DeLeón Tequila
- Type: Tequila
- Country of origin: Mexico
- Introduced: 2009
- Website: DeLeón Tequila

= DeLeón Tequila =

Alcoholic beverage brand

DeLeón Tequila is a brand of the alcoholic beverage tequila owned by Diageo. It is certified as 100% blue Weber agave tequila. DeLeón is produced in the town of Purísima del Rincón in the Mexican state of Guanajuato. The city name literally translates to "Purest of the Corner" and the town is named after the Immaculate Conception.

The brand was founded by Brent Hocking in 2008 and purchased in 2013 by Sean "Puff Daddy" Combs and the beverages giant Diageo as equal ownership partners.
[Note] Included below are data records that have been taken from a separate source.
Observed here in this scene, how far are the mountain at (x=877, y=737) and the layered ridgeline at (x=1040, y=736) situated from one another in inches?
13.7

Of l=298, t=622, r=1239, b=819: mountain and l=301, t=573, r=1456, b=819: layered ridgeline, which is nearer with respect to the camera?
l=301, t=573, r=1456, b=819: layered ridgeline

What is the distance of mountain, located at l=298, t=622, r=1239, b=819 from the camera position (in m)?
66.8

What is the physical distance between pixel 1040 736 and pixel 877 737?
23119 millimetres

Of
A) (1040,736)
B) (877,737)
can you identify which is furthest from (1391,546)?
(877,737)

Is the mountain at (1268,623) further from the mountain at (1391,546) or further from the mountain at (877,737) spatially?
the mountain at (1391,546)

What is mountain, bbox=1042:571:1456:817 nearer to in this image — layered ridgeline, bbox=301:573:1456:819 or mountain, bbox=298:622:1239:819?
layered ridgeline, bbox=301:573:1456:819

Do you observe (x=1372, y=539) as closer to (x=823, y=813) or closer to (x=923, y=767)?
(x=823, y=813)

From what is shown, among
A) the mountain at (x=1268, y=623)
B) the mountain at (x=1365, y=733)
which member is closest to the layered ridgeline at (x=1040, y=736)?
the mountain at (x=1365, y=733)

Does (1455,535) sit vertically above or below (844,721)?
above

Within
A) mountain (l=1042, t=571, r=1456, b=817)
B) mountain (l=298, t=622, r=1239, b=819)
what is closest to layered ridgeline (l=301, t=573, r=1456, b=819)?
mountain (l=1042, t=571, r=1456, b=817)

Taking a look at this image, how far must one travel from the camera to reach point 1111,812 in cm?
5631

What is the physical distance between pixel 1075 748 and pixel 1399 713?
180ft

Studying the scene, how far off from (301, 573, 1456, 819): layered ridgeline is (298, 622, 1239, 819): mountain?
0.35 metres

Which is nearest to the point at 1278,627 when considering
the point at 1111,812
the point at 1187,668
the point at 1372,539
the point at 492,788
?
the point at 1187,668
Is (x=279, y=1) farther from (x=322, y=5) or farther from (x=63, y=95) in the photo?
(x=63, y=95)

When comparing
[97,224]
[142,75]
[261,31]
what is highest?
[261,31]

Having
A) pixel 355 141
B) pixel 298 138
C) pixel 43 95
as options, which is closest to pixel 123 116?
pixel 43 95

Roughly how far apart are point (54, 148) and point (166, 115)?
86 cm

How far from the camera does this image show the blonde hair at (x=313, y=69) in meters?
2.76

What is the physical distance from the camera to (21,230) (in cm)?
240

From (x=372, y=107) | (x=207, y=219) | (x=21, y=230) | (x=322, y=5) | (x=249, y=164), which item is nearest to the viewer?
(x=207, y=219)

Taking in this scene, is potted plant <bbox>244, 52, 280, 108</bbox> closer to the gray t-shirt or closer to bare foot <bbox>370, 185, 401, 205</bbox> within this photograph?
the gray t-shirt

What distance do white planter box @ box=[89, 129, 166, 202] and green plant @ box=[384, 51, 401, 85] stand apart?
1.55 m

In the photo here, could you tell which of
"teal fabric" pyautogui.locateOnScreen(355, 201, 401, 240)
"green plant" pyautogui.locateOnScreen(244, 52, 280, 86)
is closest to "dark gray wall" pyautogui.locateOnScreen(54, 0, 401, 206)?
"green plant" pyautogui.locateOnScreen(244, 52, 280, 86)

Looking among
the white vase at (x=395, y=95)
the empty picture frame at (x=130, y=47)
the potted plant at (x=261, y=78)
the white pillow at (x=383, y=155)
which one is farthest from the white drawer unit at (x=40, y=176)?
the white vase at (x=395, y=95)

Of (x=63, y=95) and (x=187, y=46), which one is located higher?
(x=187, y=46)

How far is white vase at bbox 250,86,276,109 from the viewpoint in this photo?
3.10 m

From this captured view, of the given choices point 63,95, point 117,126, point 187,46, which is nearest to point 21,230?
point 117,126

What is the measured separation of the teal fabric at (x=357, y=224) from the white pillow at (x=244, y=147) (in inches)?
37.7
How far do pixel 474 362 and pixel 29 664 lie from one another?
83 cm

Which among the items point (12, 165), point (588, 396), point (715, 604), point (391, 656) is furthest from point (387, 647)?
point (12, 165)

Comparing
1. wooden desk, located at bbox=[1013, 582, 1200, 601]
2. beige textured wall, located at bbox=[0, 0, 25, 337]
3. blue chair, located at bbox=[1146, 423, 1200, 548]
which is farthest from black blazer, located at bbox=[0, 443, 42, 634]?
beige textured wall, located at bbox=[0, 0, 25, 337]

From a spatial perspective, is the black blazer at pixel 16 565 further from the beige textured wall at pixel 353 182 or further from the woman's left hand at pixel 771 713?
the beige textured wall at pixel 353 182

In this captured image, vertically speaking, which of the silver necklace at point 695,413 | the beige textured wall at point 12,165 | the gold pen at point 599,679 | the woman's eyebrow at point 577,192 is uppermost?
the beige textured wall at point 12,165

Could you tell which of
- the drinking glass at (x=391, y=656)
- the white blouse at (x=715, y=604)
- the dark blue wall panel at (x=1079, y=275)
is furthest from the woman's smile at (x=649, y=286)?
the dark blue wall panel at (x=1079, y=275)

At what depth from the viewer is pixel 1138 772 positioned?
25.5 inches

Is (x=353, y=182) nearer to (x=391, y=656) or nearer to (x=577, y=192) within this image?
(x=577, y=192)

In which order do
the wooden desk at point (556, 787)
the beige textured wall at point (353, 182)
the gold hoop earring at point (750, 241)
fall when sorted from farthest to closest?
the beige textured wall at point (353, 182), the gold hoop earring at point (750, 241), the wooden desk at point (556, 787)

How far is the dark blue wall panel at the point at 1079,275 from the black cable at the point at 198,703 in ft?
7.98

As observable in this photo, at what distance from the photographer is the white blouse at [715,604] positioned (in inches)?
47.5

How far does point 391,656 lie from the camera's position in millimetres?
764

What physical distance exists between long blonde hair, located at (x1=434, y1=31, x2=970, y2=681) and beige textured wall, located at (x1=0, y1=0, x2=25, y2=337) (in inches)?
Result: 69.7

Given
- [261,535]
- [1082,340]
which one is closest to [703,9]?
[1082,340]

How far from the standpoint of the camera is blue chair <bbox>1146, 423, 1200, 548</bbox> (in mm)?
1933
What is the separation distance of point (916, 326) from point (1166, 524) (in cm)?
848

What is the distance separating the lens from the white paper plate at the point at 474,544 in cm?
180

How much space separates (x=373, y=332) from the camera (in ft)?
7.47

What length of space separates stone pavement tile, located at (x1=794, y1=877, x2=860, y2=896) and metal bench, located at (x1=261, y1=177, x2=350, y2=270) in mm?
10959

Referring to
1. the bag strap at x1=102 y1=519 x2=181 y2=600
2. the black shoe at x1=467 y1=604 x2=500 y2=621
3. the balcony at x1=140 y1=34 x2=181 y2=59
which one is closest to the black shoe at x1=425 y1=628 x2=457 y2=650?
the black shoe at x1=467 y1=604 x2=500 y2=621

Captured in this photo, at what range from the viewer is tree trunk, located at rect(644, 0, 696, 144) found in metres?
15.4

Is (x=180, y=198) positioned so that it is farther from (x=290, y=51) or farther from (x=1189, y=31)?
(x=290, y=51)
The joint ownership was terminated in 2024 after a legal dispute, leaving Diageo the sole owner.

==History==

DeLeón Tequila was founded by Brent Hocking in 2008. It was first introduced to the U.S. market on Cinco de Mayo 2009. DeLeón Tequila does not use any of the four allowed additives (glycerin, sucrose, oak extract and caramel) that are permitted under Mexican tequila regulations.

In December 2013 it was announced that Sean "Puff Daddy" Combs would become a partner of DeLeón Tequila following the success of his work with the Cîroc vodka brand. A few weeks later it emerged that Combs had in fact co-purchased DeLeón Tequila in partnership with Diageo, with whom he had worked with on growing Cîroc. Following the purchase Diageo and Combs each assumed 50% ownership of DeLeón Tequila.

In 2024, following a legal dispute, Combs ceased to be associated with the Diageo joint venture which owned DeLeón and Cîroc.

==Varieties==

- Blanco: The DeLeón Blanco is named "Diamante" which translates to diamond in Spanish.
- Reposado: Reposado translates to resting and is known as the "quiet tequila" in Mexico.
- Añejo: The DeLeón Añejo is blended in French Sauternes wine barrels.
- Extra Añejo: The DeLeón Extra Añejo is the first and only "cask-strength" 102-proof tequila. Release date August 1, 2011.
- Leóna: This reserve is made from 100% pure blue Weber agave and uses Mexican water drawn from DeLeón's three natural spring wells. The tequila is distilled in the white glove facility of the DeLeón fabrica, then aged 34 months in Sauternes wine barrels. Presented in a limited edition black box with a python flask. Leóna retails for $825.00 (750 ML. 40% alcohol / VOL. 80 Proof).